И больше уже я ее не увидел. До вечера мы просидели с Анисимом Петровичем вдвоем.
Экскаваторы своим ходом загнать в горы не удалось: на узких дорогах неуклюжие машины никак не вписывались в повороты, зависали над пропастями. Тогда-то и решил Токарев развалить станины их автогеном надвое, и так, по частям, взгромоздив на специально смонтированные автоплатформы, только через две недели экскаваторы доставили на стройку.
А тут швом грубым, но крепким разрезанные железа сварили, опять – в целое, и поставили экскаваторы в карьеры. Но – два из трех. Как мне и Ронкин рассказывал, на третий, допотопной иностранной марки, паровой, – должно быть, еще времен первой пятилетки, – никак не могли подобрать знающего машиниста.
Вот тогда-то и выманил Штапов компрометирующее Токарева письмо у экскаваторщиков Сидорова и Щетинина: они – и специалисты, и присутствовали при всем при том с самого начала и до конца, перегоняя экскаваторы вместе с Ронкиным, а главное, письмо их – как бы глас народа, к которому не прислушаться вроде бы нельзя. Дескать, подумаешь, неодолимая трудность подыскать на старую колымагу машиниста. Явно, не в том причина. Явно, что-то такое заведомо не так разрезали, сварили.
Сидоров, Щетинин, Ронкин действительно две недели не отлучались от экскаваторов ни на час. И всего хлебнули: и бессонных ночей, и изнурительного труда под обжигающим солнцем, и смертельного риска…
Но как это бывает в жизни, смерть в эти дни настигла не того, кто заведомо ходил рядом с ней, а человека тихого, пережившего немецкую оккупацию и теперь стерегущегося всего и вся, – то была жена Ронкина.

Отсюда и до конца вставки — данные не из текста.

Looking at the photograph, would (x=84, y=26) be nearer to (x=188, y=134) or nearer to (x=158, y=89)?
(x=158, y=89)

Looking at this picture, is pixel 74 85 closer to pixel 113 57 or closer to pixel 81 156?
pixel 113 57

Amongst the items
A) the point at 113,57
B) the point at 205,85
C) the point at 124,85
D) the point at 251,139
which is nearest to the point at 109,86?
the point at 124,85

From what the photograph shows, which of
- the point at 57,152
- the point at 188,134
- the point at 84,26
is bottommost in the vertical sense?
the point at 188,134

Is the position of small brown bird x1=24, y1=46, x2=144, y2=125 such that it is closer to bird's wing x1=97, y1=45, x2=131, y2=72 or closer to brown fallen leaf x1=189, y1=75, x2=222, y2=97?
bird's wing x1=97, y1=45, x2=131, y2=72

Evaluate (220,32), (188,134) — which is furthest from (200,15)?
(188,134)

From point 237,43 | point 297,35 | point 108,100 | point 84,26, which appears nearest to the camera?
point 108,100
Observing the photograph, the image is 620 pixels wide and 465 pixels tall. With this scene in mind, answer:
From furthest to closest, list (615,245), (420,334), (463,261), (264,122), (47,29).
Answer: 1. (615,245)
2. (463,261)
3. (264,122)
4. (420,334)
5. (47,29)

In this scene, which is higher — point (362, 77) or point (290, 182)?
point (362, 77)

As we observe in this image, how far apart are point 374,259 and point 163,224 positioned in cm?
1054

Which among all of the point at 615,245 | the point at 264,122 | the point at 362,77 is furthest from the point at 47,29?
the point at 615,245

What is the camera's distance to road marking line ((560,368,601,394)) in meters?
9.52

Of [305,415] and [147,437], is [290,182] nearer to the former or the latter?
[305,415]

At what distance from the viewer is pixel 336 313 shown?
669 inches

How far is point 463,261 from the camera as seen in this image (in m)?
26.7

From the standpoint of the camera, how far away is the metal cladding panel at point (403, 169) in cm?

Она болела диабетом и родила недавно сына, вопреки запретам врачей. Ослабела – очень. Но уже ходила и наверняка встала бы на ноги совсем, если бы наладиться ей с диетой, если бы можно было каждый день доставать для нее свежие овощи, молоко, не порошковое, нормальное молоко, не маргарин, а масло, творог, немного мяса, не солонины только, – пустяки, в сущности. Не надо было никаких особенных разносолов.
Но поселок гэсовцев был временный: палаточный городок. В те годы строительство хоть сколько-нибудь доброго жилья для самих строителей считалось роскошью недопустимой. И магазин в этом таборе был сбит из обрезков теса – покосившаяся халабуда, в которую, если б и было что, не завезешь ничего путного.